Tuberculosis (TB) persists as one of the world's deadliest infectious diseases, claiming the lives of 1.6 million people in 2021 (World Health Organization, 2022). It is noteworthy that TB stands as one of the oldest infectious diseases to afflict humanity, a fact substantiated by numerous paleopathology studies (Donoghue, 2016, Buzic and Giuffra, 2020). Over the past few decades, the public health challenge posed by TB has markedly escalated due to the emergence and dissemination of strains resistant to both first-line and second-line drugs (World Health Organization, 2022). Consequently, there is an imperative need for sustained research efforts aimed at the development of new antitubercular agents and therapies.

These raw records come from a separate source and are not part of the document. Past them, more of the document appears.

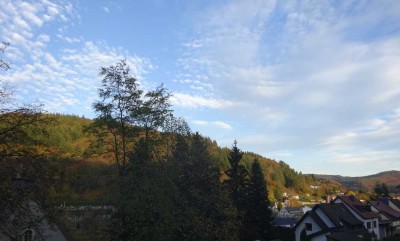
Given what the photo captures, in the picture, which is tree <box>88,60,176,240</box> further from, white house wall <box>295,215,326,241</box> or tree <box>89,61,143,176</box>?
white house wall <box>295,215,326,241</box>

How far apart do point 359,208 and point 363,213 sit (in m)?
1.28

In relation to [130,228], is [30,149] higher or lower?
higher

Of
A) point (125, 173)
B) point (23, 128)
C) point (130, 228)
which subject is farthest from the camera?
point (125, 173)

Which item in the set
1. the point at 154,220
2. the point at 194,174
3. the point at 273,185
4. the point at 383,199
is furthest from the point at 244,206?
the point at 273,185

Ethionamide (ETO) is one of the antibiotics recommended by the World Health Organization for the treatment of drug-resistant TB. Functioning as a prodrug, ETO requires bioactivation to unleash its antibacterial potential. The active form, of the antibiotic is an ETO-NAD adduct that targets the InhA protein (Banerjee et al., 1994), resulting in a potent inhibition of mycolic acid biosynthesis, the major membrane component of Mycobacterium tuberculosis (Mtb) (Wang et al., 2007, Vale et al., 2013). The mycobacterial Baeyer-Villiger monooxygenase (BVMO) EthA was the first enzyme identified as a biological activator of the prodrug ETO. The regulation of its gene expression is controlled by the transcriptional repressor EthR (Baulard et al., 2000, Engohang-Ndong et al., 2004). Various small synthetic molecules have thus been developed to thwart the binding of EthR to DNA, thereby releasing EthA production and forcing bacteria to produce the ETO-NAD active form in greater quantity (Willand et al., 2009, Tanina et al., 2019, Willand et al., 2019). Notably, the co-administration of ethionamide and the EthR ligand BDM41906 has been assessed both in vitro and in vivo, revealing the ability of this ligand to boost the antibacterial activity of ETO against Mtb (Costa-Gouveia et al., 2017, Villemagne et al., 2020).

A second pathway involved in the bioactivation of ETO has been recently unveiled (Grant et al., 2016). MymA, the pivotal enzyme of this pathway, is encoded within an operon composed of 7 genes (Rv3083-Rv3089), collectively known as the mymA operon. This operon is under the control of the AraC-like regulator VirS (Rv3082c) (Singh et al., 2003).

Concurrently, our recent drug design campaign has identified a chemical series of compounds targeting VirS (Flipo et al., 2022). The lead compound, named SMARt751, exhibits a remarkable potency to enhance the efficacy of ETO, both in vitro and in mouse models of acute and chronic TB (Flipo et al., 2022). In addition, SMARt751 has demonstrated the ability to overcome acquired resistances to ETO in clinical strains that bear mutations in ethA.